(Beginning of MATERIAL FOR THIS EXERCISE)

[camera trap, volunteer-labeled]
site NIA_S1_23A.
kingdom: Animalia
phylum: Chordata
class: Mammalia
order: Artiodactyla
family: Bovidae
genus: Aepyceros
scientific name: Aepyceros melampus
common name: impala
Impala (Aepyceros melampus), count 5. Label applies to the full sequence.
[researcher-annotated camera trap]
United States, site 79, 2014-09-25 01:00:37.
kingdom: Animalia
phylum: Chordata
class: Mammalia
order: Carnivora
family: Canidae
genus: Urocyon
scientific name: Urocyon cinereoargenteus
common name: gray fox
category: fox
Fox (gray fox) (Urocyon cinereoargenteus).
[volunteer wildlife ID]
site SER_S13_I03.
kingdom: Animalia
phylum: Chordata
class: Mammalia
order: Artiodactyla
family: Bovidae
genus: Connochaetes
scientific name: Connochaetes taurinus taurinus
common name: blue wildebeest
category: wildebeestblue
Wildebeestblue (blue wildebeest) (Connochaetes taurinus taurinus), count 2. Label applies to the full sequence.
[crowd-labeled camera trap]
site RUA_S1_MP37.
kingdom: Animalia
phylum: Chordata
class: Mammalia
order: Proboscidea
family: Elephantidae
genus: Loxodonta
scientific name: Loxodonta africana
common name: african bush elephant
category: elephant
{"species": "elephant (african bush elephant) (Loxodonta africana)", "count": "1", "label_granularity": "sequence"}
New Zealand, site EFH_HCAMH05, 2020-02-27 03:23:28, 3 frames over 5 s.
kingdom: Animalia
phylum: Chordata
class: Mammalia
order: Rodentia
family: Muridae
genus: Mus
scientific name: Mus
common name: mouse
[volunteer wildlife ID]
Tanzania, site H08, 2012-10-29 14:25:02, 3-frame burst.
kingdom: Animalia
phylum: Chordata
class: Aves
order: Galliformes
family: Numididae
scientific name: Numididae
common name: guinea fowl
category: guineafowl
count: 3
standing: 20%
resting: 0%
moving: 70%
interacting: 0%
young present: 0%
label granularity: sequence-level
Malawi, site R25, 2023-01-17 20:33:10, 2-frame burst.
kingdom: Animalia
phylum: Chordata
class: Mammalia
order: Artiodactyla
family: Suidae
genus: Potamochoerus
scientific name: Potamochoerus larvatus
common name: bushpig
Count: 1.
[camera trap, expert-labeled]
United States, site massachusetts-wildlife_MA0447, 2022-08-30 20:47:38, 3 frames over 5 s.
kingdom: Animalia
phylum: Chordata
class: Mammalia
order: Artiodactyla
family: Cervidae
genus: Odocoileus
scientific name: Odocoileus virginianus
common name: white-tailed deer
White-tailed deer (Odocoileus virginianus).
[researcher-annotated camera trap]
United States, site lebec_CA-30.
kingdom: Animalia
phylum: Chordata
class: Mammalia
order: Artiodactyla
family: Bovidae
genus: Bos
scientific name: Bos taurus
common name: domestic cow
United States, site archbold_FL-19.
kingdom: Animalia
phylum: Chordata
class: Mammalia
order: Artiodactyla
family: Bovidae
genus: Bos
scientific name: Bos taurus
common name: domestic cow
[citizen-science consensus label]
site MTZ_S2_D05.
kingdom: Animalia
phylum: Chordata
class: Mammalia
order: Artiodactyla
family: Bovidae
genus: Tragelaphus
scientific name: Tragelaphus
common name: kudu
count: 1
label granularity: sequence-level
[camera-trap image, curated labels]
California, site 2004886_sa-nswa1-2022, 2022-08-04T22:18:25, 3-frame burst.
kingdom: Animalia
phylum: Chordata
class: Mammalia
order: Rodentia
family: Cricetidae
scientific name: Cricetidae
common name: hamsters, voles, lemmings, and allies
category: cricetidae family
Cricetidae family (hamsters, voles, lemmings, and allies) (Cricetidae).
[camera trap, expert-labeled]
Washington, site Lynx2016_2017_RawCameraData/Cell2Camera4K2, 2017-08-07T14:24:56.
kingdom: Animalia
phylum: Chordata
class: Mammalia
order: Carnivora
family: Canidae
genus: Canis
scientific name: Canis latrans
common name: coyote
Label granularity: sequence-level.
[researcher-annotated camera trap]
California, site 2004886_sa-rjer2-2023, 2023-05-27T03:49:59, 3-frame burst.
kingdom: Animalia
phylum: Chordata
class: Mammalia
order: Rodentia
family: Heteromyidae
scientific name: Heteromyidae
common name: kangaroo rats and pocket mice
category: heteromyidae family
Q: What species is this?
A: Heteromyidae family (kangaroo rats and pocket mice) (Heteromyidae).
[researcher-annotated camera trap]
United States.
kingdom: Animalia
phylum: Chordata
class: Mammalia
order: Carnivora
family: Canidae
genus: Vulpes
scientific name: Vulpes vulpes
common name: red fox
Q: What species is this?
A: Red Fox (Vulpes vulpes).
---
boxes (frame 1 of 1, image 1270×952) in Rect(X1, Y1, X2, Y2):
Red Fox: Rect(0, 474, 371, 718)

(End of MATERIAL FOR THIS EXERCISE)

▶ REQUIRED ACTION
Could you retype every record above exactly as written?

▶ COMPLETED TASK
[camera trap, volunteer-labeled]
site NIA_S1_23A.
kingdom: Animalia
phylum: Chordata
class: Mammalia
order: Artiodactyla
family: Bovidae
genus: Aepyceros
scientific name: Aepyceros melampus
common name: impala
Impala (Aepyceros melampus), count 5. Label applies to the full sequence.
[researcher-annotated camera trap]
United States, site 79, 2014-09-25 01:00:37.
kingdom: Animalia
phylum: Chordata
class: Mammalia
order: Carnivora
family: Canidae
genus: Urocyon
scientific name: Urocyon cinereoargenteus
common name: gray fox
category: fox
Fox (gray fox) (Urocyon cinereoargenteus).
[volunteer wildlife ID]
site SER_S13_I03.
kingdom: Animalia
phylum: Chordata
class: Mammalia
order: Artiodactyla
family: Bovidae
genus: Connochaetes
scientific name: Connochaetes taurinus taurinus
common name: blue wildebeest
category: wildebeestblue
Wildebeestblue (blue wildebeest) (Connochaetes taurinus taurinus), count 2. Label applies to the full sequence.
[crowd-labeled camera trap]
site RUA_S1_MP37.
kingdom: Animalia
phylum: Chordata
class: Mammalia
order: Proboscidea
family: Elephantidae
genus: Loxodonta
scientific name: Loxodonta africana
common name: african bush elephant
category: elephant
{"species": "elephant (african bush elephant) (Loxodonta africana)", "count": "1", "label_granularity": "sequence"}
New Zealand, site EFH_HCAMH05, 2020-02-27 03:23:28, 3 frames over 5 s.
kingdom: Animalia
phylum: Chordata
class: Mammalia
order: Rodentia
family: Muridae
genus: Mus
scientific name: Mus
common name: mouse
[volunteer wildlife ID]
Tanzania, site H08, 2012-10-29 14:25:02, 3-frame burst.
kingdom: Animalia
phylum: Chordata
class: Aves
order: Galliformes
family: Numididae
scientific name: Numididae
common name: guinea fowl
category: guineafowl
count: 3
standing: 20%
resting: 0%
moving: 70%
interacting: 0%
young present: 0%
label granularity: sequence-level
Malawi, site R25, 2023-01-17 20:33:10, 2-frame burst.
kingdom: Animalia
phylum: Chordata
class: Mammalia
order: Artiodactyla
family: Suidae
genus: Potamochoerus
scientific name: Potamochoerus larvatus
common name: bushpig
Count: 1.
[camera trap, expert-labeled]
United States, site massachusetts-wildlife_MA0447, 2022-08-30 20:47:38, 3 frames over 5 s.
kingdom: Animalia
phylum: Chordata
class: Mammalia
order: Artiodactyla
family: Cervidae
genus: Odocoileus
scientific name: Odocoileus virginianus
common name: white-tailed deer
White-tailed deer (Odocoileus virginianus).
[researcher-annotated camera trap]
United States, site lebec_CA-30.
kingdom: Animalia
phylum: Chordata
class: Mammalia
order: Artiodactyla
family: Bovidae
genus: Bos
scientific name: Bos taurus
common name: domestic cow
United States, site archbold_FL-19.
kingdom: Animalia
phylum: Chordata
class: Mammalia
order: Artiodactyla
family: Bovidae
genus: Bos
scientific name: Bos taurus
common name: domestic cow
[citizen-science consensus label]
site MTZ_S2_D05.
kingdom: Animalia
phylum: Chordata
class: Mammalia
order: Artiodactyla
family: Bovidae
genus: Tragelaphus
scientific name: Tragelaphus
common name: kudu
count: 1
label granularity: sequence-level
[camera-trap image, curated labels]
California, site 2004886_sa-nswa1-2022, 2022-08-04T22:18:25, 3-frame burst.
kingdom: Animalia
phylum: Chordata
class: Mammalia
order: Rodentia
family: Cricetidae
scientific name: Cricetidae
common name: hamsters, voles, lemmings, and allies
category: cricetidae family
Cricetidae family (hamsters, voles, lemmings, and allies) (Cricetidae).
[camera trap, expert-labeled]
Washington, site Lynx2016_2017_RawCameraData/Cell2Camera4K2, 2017-08-07T14:24:56.
kingdom: Animalia
phylum: Chordata
class: Mammalia
order: Carnivora
family: Canidae
genus: Canis
scientific name: Canis latrans
common name: coyote
Label granularity: sequence-level.
[researcher-annotated camera trap]
California, site 2004886_sa-rjer2-2023, 2023-05-27T03:49:59, 3-frame burst.
kingdom: Animalia
phylum: Chordata
class: Mammalia
order: Rodentia
family: Heteromyidae
scientific name: Heteromyidae
common name: kangaroo rats and pocket mice
category: heteromyidae family
Q: What species is this?
A: Heteromyidae family (kangaroo rats and pocket mice) (Heteromyidae).
[researcher-annotated camera trap]
United States.
kingdom: Animalia
phylum: Chordata
class: Mammalia
order: Carnivora
family: Canidae
genus: Vulpes
scientific name: Vulpes vulpes
common name: red fox
Q: What species is this?
A: Red Fox (Vulpes vulpes).
---
boxes (frame 1 of 1, image 1270×952) in Rect(X1, Y1, X2, Y2):
Red Fox: Rect(0, 474, 371, 718)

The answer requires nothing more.